AIM A:
Copy the rows below verbatim, from the line containing "Does pixel 14" down through the final row, including both ends.
------------------------------------------------------------------------
# bopper and cinny



## allen (Aug 25, 2007)

ok i think my 2 tiels are getting ready to mate or have allready when i took shadow out and put him in with sparkles and stretch cinny started doing this dance thing on the perch going back and forth then every so often cinny would go look in the breeding box then back to the perch back and forth then back to the box to look inside i,m thinking i,ll have tiel eggs in the next while i did video her doing this so i will upload it to show you


----------



## allen (Aug 25, 2007)

ok here is the video i was told it is the mating dance wich i believe it is i did catch them in the act 

http://www.youtube.com/watch?v=-AdN3ck_xLg


----------



## Laura (Jul 30, 2007)

I am not sure I have never seen it with mine  but it sure looks like he is showing off to me...lol and I am not questioning your judgement on starting them breeding but is it healthy for them after all the years of mistreatment they have had? I know its been a few weeks and they are doing good now in your care but I would have thought they would need more time to recover.


----------



## allen (Aug 25, 2007)

well after thinking laura i did pull the box i figure another 6 months would be better


----------



## xxxSpikexxx (Jul 30, 2007)
------------------------------------------------------------------------
AIM B:
In the thread about bopper and cinny, how much longer did allen decide to wait after pulling the breeding box?
------------------------------------------------------------------------
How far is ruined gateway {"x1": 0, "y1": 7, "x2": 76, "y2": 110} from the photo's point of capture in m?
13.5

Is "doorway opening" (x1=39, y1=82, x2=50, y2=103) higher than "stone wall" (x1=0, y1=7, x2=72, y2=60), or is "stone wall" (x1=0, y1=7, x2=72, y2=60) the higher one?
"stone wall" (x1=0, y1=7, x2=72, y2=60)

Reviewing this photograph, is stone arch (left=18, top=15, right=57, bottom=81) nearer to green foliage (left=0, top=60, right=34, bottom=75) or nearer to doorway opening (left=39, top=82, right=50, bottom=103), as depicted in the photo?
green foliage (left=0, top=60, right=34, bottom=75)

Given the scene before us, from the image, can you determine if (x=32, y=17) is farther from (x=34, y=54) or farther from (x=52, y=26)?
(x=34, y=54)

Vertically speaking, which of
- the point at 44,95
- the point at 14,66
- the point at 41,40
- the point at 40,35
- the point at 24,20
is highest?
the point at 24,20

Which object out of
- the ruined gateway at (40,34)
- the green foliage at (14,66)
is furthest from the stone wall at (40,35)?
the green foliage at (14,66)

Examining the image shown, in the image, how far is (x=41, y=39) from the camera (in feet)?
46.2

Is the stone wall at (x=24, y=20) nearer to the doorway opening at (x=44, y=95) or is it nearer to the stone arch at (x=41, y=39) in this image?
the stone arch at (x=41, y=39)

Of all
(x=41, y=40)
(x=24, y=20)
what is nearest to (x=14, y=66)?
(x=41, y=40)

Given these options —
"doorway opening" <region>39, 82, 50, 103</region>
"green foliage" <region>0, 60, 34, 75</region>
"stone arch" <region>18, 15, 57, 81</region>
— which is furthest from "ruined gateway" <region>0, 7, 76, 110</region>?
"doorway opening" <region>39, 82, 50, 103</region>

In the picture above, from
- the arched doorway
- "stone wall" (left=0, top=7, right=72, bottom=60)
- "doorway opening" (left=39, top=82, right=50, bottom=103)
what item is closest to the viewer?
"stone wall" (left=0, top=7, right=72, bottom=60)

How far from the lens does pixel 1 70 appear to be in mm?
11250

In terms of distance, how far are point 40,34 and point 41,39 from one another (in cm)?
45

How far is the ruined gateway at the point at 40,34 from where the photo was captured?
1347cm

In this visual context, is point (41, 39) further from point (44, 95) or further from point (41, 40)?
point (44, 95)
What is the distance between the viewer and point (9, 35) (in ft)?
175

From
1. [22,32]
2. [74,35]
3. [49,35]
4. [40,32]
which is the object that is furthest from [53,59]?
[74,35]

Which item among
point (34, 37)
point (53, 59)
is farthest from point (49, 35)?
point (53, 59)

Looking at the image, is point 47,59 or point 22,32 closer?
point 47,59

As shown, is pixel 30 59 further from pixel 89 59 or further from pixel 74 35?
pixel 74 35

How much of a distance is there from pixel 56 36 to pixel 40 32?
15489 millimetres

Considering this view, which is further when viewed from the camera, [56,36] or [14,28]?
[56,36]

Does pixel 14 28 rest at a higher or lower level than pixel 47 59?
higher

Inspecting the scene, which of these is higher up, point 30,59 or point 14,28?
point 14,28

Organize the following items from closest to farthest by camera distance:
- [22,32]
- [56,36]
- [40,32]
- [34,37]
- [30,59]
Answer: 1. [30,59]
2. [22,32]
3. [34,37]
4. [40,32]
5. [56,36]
------------------------------------------------------------------------
COMPLETE RESPONSE A:
Does pixel 14 28 rest at a higher or lower level than pixel 47 59?
higher

Inspecting the scene, which of these is higher up, point 30,59 or point 14,28?
point 14,28

Organize the following items from closest to farthest by camera distance:
- [22,32]
- [56,36]
- [40,32]
- [34,37]
- [30,59]
Answer: 1. [30,59]
2. [22,32]
3. [34,37]
4. [40,32]
5. [56,36]

COMPLETE RESPONSE B:
Another 6 months.